A ex-prefeita relembrou que a origem da aliança com o grupo adversário, liderado pelo ex-prefeito Geomarco Coelho, não foi simples. Segundo ela, o entendimento político foi resultado de diálogo intenso e construção coletiva. Após a morte de Geomarco, em 2017, Josimara assumiu a Prefeitura e, posteriormente, foi eleita em 2020, tornando-se a primeira mulher a comandar o município. Sua gestão, conforme pontuou, terminou com altos índices de aprovação, próximos dos 90%.
Nesse contexto, Corrinha foi incorporada ao núcleo central da administração, ocupando a Secretaria de Assistência Social e sendo preparada como sucessora natural do grupo. O acordo político incluía, ainda, o compromisso de apoio mútuo em projetos futuros — uma promessa que, segundo Josimara, foi quebrada de forma abrupta.
A mudança de cenário teria começado nas eleições de 2024. Mesmo eleita em chapa única e com apoio consolidado, Corrinha, de acordo com a ex-prefeita, passou a demonstrar distanciamento. “O que era sintonia virou frieza”, resumiu. O episódio mais simbólico desse afastamento, conforme relatado, ocorreu quando a atual prefeita, após anunciar apoio público à pré-candidatura de Josimara à Assembleia Legislativa, voltou atrás sem qualquer संवादo direto.
“Soube por terceiros. Depois, a confirmação veio por um vídeo nas redes sociais.
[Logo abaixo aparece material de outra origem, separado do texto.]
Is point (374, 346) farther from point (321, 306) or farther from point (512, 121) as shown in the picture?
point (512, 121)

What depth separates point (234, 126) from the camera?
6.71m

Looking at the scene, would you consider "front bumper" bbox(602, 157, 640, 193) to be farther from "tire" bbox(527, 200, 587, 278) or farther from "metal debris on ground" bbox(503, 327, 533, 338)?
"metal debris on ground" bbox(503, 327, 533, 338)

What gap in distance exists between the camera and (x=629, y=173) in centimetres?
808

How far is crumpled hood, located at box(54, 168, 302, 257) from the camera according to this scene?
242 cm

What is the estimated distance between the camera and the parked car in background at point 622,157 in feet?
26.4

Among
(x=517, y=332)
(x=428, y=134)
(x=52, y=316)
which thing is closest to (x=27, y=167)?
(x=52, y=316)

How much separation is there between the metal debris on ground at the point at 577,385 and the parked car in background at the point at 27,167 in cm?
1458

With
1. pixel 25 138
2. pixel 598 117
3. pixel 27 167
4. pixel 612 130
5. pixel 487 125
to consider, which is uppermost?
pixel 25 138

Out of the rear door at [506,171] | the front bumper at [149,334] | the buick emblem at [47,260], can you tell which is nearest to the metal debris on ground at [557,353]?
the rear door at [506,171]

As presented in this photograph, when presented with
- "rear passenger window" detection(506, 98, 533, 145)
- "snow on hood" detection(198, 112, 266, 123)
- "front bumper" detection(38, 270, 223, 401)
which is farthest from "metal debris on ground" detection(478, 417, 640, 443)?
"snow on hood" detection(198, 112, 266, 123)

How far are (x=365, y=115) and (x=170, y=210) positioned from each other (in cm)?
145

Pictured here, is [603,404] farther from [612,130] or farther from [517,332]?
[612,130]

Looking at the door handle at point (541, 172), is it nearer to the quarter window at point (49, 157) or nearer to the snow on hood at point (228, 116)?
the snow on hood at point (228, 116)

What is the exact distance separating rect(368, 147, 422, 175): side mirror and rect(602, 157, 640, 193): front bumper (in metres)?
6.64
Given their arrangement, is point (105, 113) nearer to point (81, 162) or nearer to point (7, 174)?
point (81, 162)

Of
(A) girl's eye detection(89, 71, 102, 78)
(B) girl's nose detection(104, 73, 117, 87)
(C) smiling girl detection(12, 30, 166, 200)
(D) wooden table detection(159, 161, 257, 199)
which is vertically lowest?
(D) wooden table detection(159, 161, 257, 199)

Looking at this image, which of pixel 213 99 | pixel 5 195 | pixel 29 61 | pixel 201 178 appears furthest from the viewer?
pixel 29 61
Esperava mais respeito por tudo que construímos juntas”, afirmou, evidenciando o sentimento de quebra de confiança.
A crise política ganhou contornos ainda mais graves com as denúncias feitas por Josimara de suposta perseguição dentro da estrutura municipal. Segundo ela, servidores e secretários estariam sendo desligados de suas funções por manifestarem apoio à sua pré-candidatura. Vereadores aliados também estariam sofrendo pressão política.
“Defendo a democracia e sempre respeitei escolhas, inclusive quando ela apoiou outros deputados em 2018. Mas o que vemos agora é diferente: pessoas sendo penalizadas por suas posições”, declarou, ao fazer referência ao apoio dado por Corrinha, no passado, aos deputados Antonio Coelho e Fernando Filho, contrariando o grupo político da época — decisão que, segundo Josimara, foi respeitada sem retaliações.
Ao final de sua manifestação, a ex-prefeita buscou reposicionar sua pré-candidatura como um projeto coletivo, e não pessoal. Ela afirmou que sua entrada na disputa por uma vaga na Assembleia Legislativa nasce da demanda popular por maior representatividade do Sertão.
A crise entre as duas lideranças redesenha o cenário político de Dormentes e pode ter reflexos diretos nas articulações para 2026. O rompimento, além de simbólico, expõe fissuras internas de um grupo que, até então, era visto como coeso — e abre espaço para novos rearranjos políticos em uma região onde alianças costumam definir os rumos das urnas.